The fifth parameter, A, is the vertical temperature gradient at the crest. Unfortunately, no measurements of this gradient have been made below the level of seasonal temperature fluctuations (roughly 10 m. depth) so that we are forced to assume a value. This value, taken as the adiabatic rate of 1° C. increase with each 100 m. increase in depth, is based on the surface layer assuming the average air temperature at that elevation as it slowly builds up. This process assumes no climatic warming or cooling. In absence of data, we take A = 1° C./100 m. for most of the computations but shall also compute a curve for an initially isothermal column of A = 0° C./100 m.
There has not been a sufficiently long period of astronomical fixes to determine precisely the positions and motions of Byrd Station, so that the value of t in equations (9) and (12) is not known. We shall, therefore, try various values of t to see which best fits the observed temperatures.
The results are shown in Figure 5, where one straight line, four curved lines and one quasi-straight line are drawn. The straight line labelled t = 0, A = 1° C./100 m., represents a portion of the assumed initial linear temperature profile of 1° C. increase per 100 m. at the ice crest, where the average annual (10 m. snow) temperature is −30.3° C. The four curved lines are computed from equations (9), (11) and (12), where in each case, A = 1° C./100 m. and (T−T 0) = 2.3° C., the difference in average surface temperature between the crest and Byrd Station. The quasi-straight line, labelled A = 0° C./100 m., is the new temperature profile of ice, initially isothermal, after 2,130 yr. of motion down slope.
Three of the curves are for v = 20 cm. yr.−1 and t = 1,250 yr., 2,130 yr., and 6,000 yr. corresponding to down-slope speeds over the 180 km. distance of 144. m. yr.−1, 85 m. yr.−1 and 30 m. yr.−1. The fourth curve is for t = 2,130 yr. but for only one-half of the sinking rate, or r = 10 cm. yr.−1.
It is quite apparent that the A = 1° C./100 m., 20 cm. yr.−1, 2,130 yr. curve gives the best overall fit of the five curves. Its main defect is a slight temperature increase with depth beginning at 250 m. while the observed temperatures continue to show a slight decrease. Increasing the time of motion to, say, 2,500 yr. (V = 72 m. yr.−1) would correct this defect but would introduce greater departures from the observed points above 200 m.
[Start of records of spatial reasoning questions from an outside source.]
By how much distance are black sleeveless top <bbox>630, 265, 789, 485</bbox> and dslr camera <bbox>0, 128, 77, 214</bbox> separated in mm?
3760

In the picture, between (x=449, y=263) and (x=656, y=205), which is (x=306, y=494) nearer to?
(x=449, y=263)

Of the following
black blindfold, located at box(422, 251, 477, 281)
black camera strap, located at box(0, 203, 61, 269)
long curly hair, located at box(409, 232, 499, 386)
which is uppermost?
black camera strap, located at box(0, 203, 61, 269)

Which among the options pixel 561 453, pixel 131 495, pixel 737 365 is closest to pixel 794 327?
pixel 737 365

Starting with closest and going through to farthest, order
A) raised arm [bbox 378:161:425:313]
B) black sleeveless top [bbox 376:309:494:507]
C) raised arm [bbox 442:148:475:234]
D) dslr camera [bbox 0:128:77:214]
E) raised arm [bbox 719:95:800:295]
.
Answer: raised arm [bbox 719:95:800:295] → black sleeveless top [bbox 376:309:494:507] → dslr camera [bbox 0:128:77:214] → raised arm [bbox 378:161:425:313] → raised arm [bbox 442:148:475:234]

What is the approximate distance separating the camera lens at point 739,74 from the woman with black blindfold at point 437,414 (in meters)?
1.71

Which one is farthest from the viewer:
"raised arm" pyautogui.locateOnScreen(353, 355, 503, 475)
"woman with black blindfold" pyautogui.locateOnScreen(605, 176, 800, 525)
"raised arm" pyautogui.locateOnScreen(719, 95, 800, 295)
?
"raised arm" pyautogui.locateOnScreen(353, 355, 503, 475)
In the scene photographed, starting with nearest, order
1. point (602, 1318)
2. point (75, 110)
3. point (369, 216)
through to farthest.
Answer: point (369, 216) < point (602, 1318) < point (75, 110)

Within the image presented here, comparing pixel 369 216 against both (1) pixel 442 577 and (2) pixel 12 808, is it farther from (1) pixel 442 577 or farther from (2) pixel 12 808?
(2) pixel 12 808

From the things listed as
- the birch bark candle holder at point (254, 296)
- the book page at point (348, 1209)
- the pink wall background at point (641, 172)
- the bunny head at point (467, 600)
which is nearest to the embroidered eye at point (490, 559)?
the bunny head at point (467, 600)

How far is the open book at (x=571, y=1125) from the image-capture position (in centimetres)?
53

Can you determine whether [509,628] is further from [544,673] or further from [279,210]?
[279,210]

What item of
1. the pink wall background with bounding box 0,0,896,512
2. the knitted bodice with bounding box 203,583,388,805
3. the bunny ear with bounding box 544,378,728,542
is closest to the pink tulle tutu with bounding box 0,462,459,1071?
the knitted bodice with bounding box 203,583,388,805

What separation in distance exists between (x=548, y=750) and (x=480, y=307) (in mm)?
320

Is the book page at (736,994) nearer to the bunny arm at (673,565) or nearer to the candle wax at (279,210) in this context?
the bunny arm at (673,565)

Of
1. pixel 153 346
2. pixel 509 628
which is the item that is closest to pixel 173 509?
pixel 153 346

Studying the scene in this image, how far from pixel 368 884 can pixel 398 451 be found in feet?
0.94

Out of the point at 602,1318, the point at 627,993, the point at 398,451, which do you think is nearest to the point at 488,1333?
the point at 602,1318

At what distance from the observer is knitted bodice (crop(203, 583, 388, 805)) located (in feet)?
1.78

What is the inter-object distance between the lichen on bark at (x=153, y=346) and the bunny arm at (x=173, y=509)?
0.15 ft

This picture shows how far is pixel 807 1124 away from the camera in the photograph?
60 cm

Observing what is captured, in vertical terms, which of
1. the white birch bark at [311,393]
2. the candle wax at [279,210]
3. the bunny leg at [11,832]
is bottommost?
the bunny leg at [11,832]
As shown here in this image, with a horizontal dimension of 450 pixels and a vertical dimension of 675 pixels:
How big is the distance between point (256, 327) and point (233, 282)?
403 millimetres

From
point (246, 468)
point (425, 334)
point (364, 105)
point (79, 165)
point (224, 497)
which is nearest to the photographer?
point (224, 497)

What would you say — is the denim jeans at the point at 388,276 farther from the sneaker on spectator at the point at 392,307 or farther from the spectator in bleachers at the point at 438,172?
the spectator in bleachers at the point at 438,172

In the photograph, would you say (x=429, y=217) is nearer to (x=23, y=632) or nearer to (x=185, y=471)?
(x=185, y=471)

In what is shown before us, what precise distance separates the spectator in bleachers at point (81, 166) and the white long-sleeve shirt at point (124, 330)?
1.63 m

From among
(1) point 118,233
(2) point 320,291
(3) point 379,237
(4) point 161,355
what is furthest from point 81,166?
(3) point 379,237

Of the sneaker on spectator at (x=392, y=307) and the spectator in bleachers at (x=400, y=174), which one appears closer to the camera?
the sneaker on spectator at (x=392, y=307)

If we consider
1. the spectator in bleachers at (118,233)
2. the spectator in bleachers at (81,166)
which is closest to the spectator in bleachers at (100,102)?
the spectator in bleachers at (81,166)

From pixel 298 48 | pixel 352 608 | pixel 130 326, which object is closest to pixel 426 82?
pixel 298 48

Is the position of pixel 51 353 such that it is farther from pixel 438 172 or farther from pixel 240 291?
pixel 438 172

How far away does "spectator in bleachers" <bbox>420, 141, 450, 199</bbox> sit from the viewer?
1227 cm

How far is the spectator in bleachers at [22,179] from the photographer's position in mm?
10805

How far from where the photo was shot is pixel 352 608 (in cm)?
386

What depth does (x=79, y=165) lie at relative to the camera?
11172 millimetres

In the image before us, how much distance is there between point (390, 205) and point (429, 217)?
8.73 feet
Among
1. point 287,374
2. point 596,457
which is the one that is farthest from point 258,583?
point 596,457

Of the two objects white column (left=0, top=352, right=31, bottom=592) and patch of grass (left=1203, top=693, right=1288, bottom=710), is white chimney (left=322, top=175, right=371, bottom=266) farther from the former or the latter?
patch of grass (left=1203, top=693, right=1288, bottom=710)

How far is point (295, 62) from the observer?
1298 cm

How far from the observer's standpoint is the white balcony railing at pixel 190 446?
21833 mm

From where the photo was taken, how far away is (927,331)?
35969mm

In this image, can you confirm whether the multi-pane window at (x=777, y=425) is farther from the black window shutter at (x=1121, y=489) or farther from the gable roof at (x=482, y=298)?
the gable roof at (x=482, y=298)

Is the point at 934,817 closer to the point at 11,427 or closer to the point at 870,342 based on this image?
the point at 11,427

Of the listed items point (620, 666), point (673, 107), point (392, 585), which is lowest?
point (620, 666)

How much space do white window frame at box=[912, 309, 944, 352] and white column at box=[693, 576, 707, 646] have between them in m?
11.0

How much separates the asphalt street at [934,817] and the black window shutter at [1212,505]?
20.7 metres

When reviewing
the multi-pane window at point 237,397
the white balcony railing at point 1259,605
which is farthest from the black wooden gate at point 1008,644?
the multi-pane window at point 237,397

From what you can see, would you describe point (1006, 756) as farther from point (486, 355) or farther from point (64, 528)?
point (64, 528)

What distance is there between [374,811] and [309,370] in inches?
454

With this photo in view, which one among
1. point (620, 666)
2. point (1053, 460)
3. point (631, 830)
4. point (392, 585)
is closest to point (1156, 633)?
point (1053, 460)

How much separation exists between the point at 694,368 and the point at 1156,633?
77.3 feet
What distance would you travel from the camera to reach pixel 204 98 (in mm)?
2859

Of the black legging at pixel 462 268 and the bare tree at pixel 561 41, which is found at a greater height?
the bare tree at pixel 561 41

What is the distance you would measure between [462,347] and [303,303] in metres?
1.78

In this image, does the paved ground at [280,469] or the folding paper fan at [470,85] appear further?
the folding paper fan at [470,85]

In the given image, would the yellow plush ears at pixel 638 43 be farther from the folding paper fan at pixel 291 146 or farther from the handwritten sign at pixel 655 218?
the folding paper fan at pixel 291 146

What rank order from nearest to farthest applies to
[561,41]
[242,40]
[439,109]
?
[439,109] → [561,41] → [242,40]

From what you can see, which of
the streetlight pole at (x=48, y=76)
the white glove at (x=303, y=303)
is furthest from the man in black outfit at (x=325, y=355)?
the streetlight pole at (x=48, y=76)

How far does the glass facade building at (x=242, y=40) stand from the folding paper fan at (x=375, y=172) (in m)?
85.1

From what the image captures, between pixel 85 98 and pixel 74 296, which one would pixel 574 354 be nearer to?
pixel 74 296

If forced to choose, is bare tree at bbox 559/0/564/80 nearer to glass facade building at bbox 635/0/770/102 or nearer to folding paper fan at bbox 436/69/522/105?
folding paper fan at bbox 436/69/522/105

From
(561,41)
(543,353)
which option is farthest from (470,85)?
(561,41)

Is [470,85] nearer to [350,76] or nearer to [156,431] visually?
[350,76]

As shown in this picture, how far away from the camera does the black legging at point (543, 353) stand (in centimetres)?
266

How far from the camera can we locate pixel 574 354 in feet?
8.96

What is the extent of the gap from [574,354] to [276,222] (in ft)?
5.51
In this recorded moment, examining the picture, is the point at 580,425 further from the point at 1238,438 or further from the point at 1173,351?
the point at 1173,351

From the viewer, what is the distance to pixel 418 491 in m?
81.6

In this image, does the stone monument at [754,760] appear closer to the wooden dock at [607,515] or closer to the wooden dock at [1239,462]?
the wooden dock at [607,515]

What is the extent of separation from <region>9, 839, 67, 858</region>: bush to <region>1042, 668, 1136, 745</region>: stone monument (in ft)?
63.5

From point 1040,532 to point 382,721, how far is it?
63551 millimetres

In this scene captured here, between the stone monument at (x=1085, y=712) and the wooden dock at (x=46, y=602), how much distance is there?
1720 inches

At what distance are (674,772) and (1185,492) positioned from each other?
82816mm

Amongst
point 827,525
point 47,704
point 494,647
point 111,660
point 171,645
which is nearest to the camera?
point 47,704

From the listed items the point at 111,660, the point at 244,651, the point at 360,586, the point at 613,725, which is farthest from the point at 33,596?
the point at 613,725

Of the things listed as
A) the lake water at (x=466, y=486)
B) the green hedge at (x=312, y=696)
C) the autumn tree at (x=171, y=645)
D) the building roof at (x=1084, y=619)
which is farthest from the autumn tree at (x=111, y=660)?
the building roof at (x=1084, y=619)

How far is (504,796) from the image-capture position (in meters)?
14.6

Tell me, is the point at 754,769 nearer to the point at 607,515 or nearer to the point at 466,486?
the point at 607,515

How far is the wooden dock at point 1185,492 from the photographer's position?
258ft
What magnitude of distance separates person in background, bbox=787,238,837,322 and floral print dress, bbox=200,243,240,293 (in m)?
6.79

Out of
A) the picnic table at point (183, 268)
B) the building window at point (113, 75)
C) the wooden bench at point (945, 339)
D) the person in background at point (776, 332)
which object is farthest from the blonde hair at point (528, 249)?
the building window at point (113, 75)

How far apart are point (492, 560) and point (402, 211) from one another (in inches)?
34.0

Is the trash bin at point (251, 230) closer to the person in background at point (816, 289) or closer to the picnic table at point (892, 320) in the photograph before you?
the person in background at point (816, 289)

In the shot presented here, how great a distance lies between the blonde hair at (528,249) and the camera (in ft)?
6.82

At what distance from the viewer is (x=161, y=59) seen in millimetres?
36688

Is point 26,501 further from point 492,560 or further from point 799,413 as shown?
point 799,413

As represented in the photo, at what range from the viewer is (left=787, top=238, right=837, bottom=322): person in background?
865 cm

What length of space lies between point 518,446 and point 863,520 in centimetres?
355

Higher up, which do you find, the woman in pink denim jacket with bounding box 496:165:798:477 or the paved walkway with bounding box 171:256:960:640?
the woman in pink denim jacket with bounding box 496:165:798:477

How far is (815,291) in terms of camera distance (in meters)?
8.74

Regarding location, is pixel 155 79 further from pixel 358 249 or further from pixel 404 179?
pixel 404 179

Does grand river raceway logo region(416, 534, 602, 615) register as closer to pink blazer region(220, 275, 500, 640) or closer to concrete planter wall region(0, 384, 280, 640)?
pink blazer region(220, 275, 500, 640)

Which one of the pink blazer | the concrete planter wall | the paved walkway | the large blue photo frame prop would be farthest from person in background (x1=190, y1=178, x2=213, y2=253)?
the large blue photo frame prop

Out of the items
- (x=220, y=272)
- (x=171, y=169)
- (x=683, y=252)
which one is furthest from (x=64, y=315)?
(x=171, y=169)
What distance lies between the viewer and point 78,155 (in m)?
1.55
The nearly straight temperature profile, computed from the initially isothermal profile (A = 0), departs widely from the observed points. Perhaps curves for A = 0.8 or 0.9° C., located slightly to the left of the A = 1° C./100 m. curve would give an even better fit. It is possible, of course, that many other curves having different values of A and t would fit the observed points closely. To help settle the question of uniqueness it would be useful to have temperature measurements below 300 m. to find where the temperature actually does begin to increase with depth. And, of course, measurements of the initial temperature gradient, A, should be made at the ice crest to eliminate another source of error. Also, if from astronomical fixes, the movement of Byrd Station could be detected, Vcould be found.Footnote * By comparing the computed and observed temperature profiles, it might thus be possible to estimate the climatic trends of temperature in Antarctica for longer periods than hitherto found.Reference Wexler 13
Acknowledgements
The writer is grateful to C. R. Bentley and U. Radok for reading earlier versions of the manuscript and for their helpful remarks.